◆ **PROBLEM TO WORK ON**
The entire listing below is to be reproduced exactly.
** SUPPLIED DATA follows **
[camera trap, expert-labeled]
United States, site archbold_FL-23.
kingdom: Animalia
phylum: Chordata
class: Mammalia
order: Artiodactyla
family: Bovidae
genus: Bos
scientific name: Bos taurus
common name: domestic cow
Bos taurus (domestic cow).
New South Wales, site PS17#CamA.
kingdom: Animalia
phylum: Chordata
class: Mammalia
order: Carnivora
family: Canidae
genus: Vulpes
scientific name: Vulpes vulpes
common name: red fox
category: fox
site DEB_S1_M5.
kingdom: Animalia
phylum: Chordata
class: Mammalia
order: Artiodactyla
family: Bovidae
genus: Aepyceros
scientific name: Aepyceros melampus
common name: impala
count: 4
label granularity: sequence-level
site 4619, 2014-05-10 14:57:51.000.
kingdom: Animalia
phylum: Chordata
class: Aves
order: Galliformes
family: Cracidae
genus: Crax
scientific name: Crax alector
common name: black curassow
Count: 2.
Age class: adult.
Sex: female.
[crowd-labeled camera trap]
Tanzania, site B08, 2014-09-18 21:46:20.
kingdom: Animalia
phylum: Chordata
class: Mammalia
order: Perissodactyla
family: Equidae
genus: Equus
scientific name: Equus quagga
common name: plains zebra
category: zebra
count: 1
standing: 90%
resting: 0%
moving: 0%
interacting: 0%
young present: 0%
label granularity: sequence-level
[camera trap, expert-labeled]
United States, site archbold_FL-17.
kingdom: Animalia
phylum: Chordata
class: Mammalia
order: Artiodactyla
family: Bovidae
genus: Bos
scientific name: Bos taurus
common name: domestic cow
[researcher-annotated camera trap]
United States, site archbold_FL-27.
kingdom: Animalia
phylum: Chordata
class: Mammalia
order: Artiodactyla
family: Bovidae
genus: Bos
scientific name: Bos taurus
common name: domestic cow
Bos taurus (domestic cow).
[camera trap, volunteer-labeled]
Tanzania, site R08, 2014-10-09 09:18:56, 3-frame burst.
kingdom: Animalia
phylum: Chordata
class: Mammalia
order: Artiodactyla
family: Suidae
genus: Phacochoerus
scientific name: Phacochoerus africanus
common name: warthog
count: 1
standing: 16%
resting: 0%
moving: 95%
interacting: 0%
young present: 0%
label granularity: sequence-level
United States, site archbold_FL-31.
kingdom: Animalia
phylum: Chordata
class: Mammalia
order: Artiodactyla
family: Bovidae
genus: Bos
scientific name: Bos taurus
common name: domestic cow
** End of SUPPLIED DATA **
◆ **PROBLEM SOLUTION**
[camera trap, expert-labeled]
United States, site archbold_FL-23.
kingdom: Animalia
phylum: Chordata
class: Mammalia
order: Artiodactyla
family: Bovidae
genus: Bos
scientific name: Bos taurus
common name: domestic cow
Bos taurus (domestic cow).
New South Wales, site PS17#CamA.
kingdom: Animalia
phylum: Chordata
class: Mammalia
order: Carnivora
family: Canidae
genus: Vulpes
scientific name: Vulpes vulpes
common name: red fox
category: fox
site DEB_S1_M5.
kingdom: Animalia
phylum: Chordata
class: Mammalia
order: Artiodactyla
family: Bovidae
genus: Aepyceros
scientific name: Aepyceros melampus
common name: impala
count: 4
label granularity: sequence-level
site 4619, 2014-05-10 14:57:51.000.
kingdom: Animalia
phylum: Chordata
class: Aves
order: Galliformes
family: Cracidae
genus: Crax
scientific name: Crax alector
common name: black curassow
Count: 2.
Age class: adult.
Sex: female.
[crowd-labeled camera trap]
Tanzania, site B08, 2014-09-18 21:46:20.
kingdom: Animalia
phylum: Chordata
class: Mammalia
order: Perissodactyla
family: Equidae
genus: Equus
scientific name: Equus quagga
common name: plains zebra
category: zebra
count: 1
standing: 90%
resting: 0%
moving: 0%
interacting: 0%
young present: 0%
label granularity: sequence-level
[camera trap, expert-labeled]
United States, site archbold_FL-17.
kingdom: Animalia
phylum: Chordata
class: Mammalia
order: Artiodactyla
family: Bovidae
genus: Bos
scientific name: Bos taurus
common name: domestic cow
[researcher-annotated camera trap]
United States, site archbold_FL-27.
kingdom: Animalia
phylum: Chordata
class: Mammalia
order: Artiodactyla
family: Bovidae
genus: Bos
scientific name: Bos taurus
common name: domestic cow
Bos taurus (domestic cow).
[camera trap, volunteer-labeled]
Tanzania, site R08, 2014-10-09 09:18:56, 3-frame burst.
kingdom: Animalia
phylum: Chordata
class: Mammalia
order: Artiodactyla
family: Suidae
genus: Phacochoerus
scientific name: Phacochoerus africanus
common name: warthog
count: 1
standing: 16%
resting: 0%
moving: 95%
interacting: 0%
young present: 0%
label granularity: sequence-level
United States, site archbold_FL-31.
kingdom: Animalia
phylum: Chordata
class: Mammalia
order: Artiodactyla
family: Bovidae
genus: Bos
scientific name: Bos taurus
common name: domestic cow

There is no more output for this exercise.